В потребительском обществе бедность означает социальную и политическую непригодность, сперва возникающую из-за неспособности играть роль потребителя, а затем подтверждаемую, легально подкрепляемую и бюрократически институционализированную как состояние гетерономии и несвободы. Бедность связана с доходом (слишком маленьким по принятым стандартам) и с объемом имущества (слишком маленьким, чтобы удовлетворить потребности, считающиеся базовыми или жизненно необходимыми), которые в принципе можно измерить каким-то «объективным» образом (разумеется, сама идея, что их можно так измерить, предполагает, что имеются «другие» – эксперты, люди со специальными знаниями, – которые «действительно знают», что является, а что не является состоянием бедности). Однако состояние бедности не определяется непосредственно такими измеримыми показателями. В потребительском обществе, как и в любом другом, бедность есть по существу социальное состояние. Абель-Смит и Таунсенд предположили, что состояние бедности определяется степенью «социальной эффективности» (или, скорее, неэффективности). Бедный человек – это тот человек, который не может включиться в социальное поведение, признанное надлежащим для «нормального» члена общества. Разрабатывая эту идею, Дэвид Доннисон определил бедность как «стандарт жизни настолько низкий, что он исключает людей из того сообщества, в котором они живут»[62]
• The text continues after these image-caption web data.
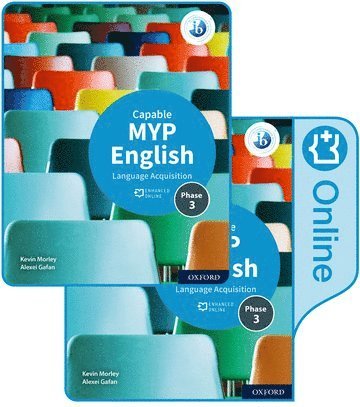 MYP English Language Acquisition (Capable) Print and Enhanced Online Course Book Pack 1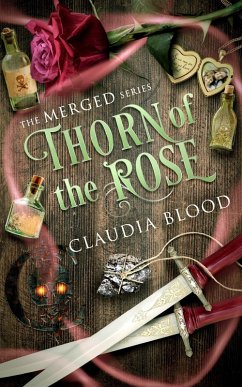 Thorn of the Rose (Merged, #2) (eBook, ePUB) - Blood, Claudia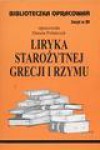 Biblioteczka opracowań. Zeszyt 89. Liryka starożytnej Grecji i Rzymu - Danuta Polańczyk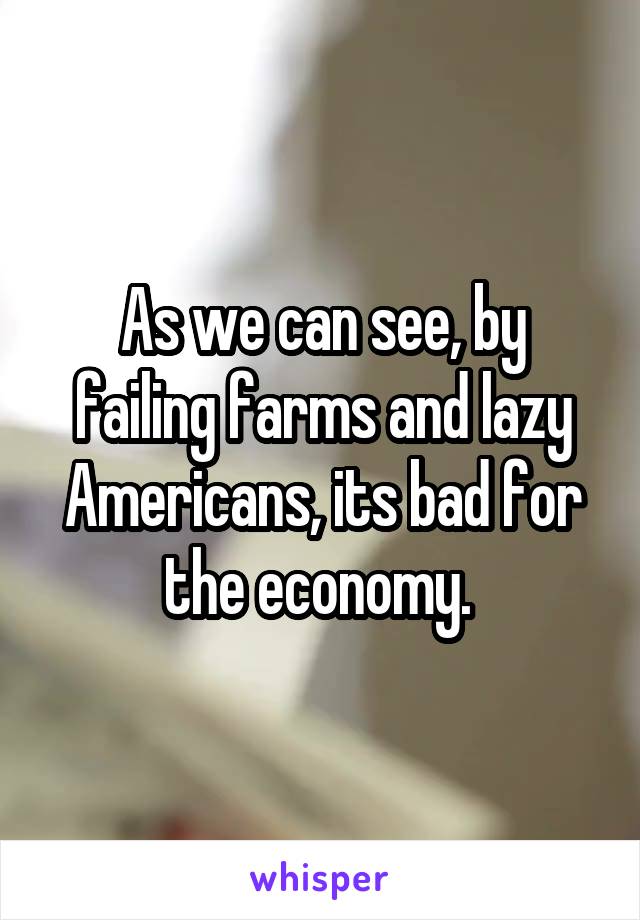 As we can see, by failing farms and lazy Americans, its bad for the economy. 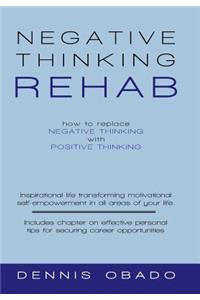 Negative Thinking Rehab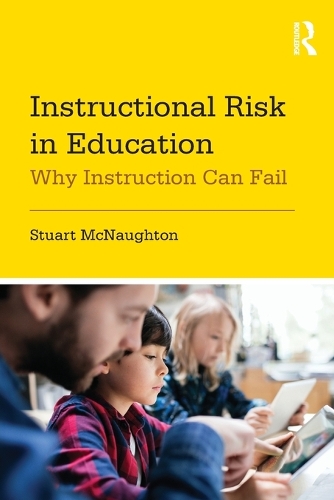 Бумажная книга «Instructional Risk in Education: Why Instruction Can Fail» - фото №1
. Отметим, что исключают бедных людей из сообщества, делают их «социально неэффективными» не только неадекватные средства существования, но и тот факт, что состояние гетерономии и назойливое бюрократическое регулирование отделяют их от остальных членов сообщества, которые свободны и автономны. В обществе свободных потребителей спрашивать у властей, как тебе потратить деньги, – это источник позора. «Социальная неэффективность» – это своего рода клеймо, а став носителем клейма, человек делается еще менее эффективным. Все социологи, изучавшие жизнь современных бедняков, единодушно утверждают, что самый заметный аспект жизни в бедности – это самоустранение бедняков из социального взаимодействия, тенденция рвать старые социальные связи, скрываться из публичных мест в собственный дом, который превращается в убежище от реальной или воображаемой угрозы общинного осуждения, насмешки или жалости.Бюрократическое определение потребностей означает постоянное отсутствие личной автономии и индивидуальной свободы. Гетерономия жизни – вот что составляет обездоленность в потребительском обществе. Жизнь обездоленных подлежит бюрократической регламентации, которая изолирует и ослабляет своих жертв, оставляя им мало шансов нанести ответный удар, реагировать или хотя бы сопротивляться посредством несотрудничества. В жизни обездоленных политика вездесуща и всемогуща; она проникает глубоко в самые частные области существования человека, в то же время оставаясь далекой, чуждой и недоступной. Бюрократы «видят, будучи невидимы»; они говорят и рассчитывают быть услышанными, но сами слушают только то, что считают заслуживающим внимания; они оставляют за собой право разграничивать подлинные потребности и прихоти, бережливость и расточительность, разумность и неразумие, «нормальное» и «безумное». В потребительском обществе бюрократически управляемое угнетение – единственная альтернатива свободе потребителя. А потребительский рынок – единственный выход, спасающий от бюрократического угнетения.
В капиталистическом обществе на потребительской стадии этот аварийный выход открыт для большинства индивидов и выбирается этим большинством, даже если наличие остатка, для которого такой выход недоступен, представляется неизбежным и постоянным. Есть, правда, иной – коммунистический – тип современного общества, где данный аварийный выход является реалистическим вариантом лишь для небольшого и нетипичного меньшинства. В таком обществе бюрократическое определение индивидуальных потребностей и управление ими составляют центральный принцип, а не остаточную, маргинальную меру; равно как и сопутствующие ему угнетение, лишение политической полноправности и насильственная экспроприация «голоса».